Thursday, July 31, 2008

Opinion on Cow's Milk and Milk Products

If you are comparing health, and strength eating dairy products and not eating dairy products, you might consider that many dairy products are not just a combination of different nutrients like calcium and proteins.

Dairy products have hormones from the mother cow in them because she had to be pregnant to begin lactation. There are many hormones designed to help a calf to grow, and any mammal's milk is a primary way to pass on immunity to various things. Yet these immune factors might be to things our human system does not get exposed to or is not susceptible to.

A calf grows to nearly a full-size cow in one year. Cow's milk is designed to do that. If you are wanting to grow, perhaps drinking a very large mammal's milk is a way to do it! However, I suspect that we humans as adults are finished growing upward, and end up growing outward!

Milk products might assist someone in regaining lost muscle mass, but I think is unnecessary to maintain it, particularly after adulthood.
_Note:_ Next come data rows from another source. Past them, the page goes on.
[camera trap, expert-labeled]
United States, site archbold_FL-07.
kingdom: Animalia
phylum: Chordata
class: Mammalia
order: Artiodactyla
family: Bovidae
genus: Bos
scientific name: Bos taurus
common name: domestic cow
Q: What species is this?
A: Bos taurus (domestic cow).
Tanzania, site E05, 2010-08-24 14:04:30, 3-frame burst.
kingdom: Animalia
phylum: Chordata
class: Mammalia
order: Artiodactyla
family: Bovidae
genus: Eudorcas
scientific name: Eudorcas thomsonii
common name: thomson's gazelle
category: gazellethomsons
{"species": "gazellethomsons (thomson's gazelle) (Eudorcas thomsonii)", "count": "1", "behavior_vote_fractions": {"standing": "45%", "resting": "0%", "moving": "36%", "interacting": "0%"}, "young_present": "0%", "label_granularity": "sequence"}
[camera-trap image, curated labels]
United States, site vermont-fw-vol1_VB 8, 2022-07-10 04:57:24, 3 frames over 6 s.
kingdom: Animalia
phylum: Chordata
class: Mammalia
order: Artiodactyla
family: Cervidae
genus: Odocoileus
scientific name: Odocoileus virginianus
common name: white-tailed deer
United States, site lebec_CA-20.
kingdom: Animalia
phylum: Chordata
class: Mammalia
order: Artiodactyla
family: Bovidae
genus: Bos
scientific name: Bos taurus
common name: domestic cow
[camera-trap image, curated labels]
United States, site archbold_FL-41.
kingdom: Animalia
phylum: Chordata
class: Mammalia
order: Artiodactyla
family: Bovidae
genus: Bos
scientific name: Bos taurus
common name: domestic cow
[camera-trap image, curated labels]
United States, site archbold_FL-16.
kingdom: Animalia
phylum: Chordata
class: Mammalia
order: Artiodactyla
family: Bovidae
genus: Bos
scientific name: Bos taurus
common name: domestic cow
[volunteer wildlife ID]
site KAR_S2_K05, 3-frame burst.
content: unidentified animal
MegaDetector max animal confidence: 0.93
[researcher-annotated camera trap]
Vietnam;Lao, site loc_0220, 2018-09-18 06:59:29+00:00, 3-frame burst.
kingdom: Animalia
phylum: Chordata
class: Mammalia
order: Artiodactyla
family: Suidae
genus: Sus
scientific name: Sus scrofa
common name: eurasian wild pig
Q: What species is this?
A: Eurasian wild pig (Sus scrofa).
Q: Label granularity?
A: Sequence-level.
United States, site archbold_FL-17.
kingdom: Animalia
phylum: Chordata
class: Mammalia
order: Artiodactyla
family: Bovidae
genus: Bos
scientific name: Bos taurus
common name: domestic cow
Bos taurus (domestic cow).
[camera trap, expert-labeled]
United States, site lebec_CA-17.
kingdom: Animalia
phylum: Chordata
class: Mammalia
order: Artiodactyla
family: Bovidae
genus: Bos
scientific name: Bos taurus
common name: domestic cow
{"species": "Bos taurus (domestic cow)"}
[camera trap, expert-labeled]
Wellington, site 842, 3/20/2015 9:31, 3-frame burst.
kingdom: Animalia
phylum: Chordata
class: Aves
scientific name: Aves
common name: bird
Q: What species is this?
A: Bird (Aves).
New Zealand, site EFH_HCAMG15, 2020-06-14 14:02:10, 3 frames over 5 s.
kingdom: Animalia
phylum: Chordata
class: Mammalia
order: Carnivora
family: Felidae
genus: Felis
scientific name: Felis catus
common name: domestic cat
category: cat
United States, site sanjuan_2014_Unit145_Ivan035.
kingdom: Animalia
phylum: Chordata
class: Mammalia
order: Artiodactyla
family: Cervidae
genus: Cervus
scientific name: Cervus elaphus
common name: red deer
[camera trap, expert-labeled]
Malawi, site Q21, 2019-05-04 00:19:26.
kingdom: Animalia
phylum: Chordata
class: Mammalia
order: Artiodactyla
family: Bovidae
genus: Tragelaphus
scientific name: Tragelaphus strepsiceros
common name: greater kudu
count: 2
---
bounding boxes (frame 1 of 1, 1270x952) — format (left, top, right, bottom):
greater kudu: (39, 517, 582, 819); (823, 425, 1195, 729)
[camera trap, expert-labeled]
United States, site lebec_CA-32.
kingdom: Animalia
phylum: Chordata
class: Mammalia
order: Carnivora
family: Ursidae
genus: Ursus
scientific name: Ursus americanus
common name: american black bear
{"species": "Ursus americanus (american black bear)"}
Our human bodies stop producing the enzymes needed to process milk proteins in adulthood, making milk increasingly harder to digest, and causing other problems.

Milk has residual medicines such as various antibiotics, anti-fungals, and pesticides from "cow dips" that they are dunked into to kill fleas and parasites. These might not be approved for human consumption, yet can be in the milk in residual form.

Milk has residuals of growth hormones and other things given to the cow to make her produce more milk. Also, the cow was bread to be physically capable of producing massive amounts of milk, consuming many extra calories to do this. It is possible that her lactation hormones are very strong and abundant, and could be present in her milk. There are some theories that breast cancer in humans is linked to these factors that milk producers have been using to increase milk production in cows.

Also, if the cow has an infection or inflammation of some kind, there is all of her body's responses to that in the milk. If the cow is stressed, there can be elevated stress hormones such as cortisol and andrenalin. There are many good sources of calcium and vitamin D that don't have all of these "biological additives." After all, we wean the calves from the cows very early so we can take the cow's milk. The calf then grows just fine without it. (Perhaps missing its mother, though.)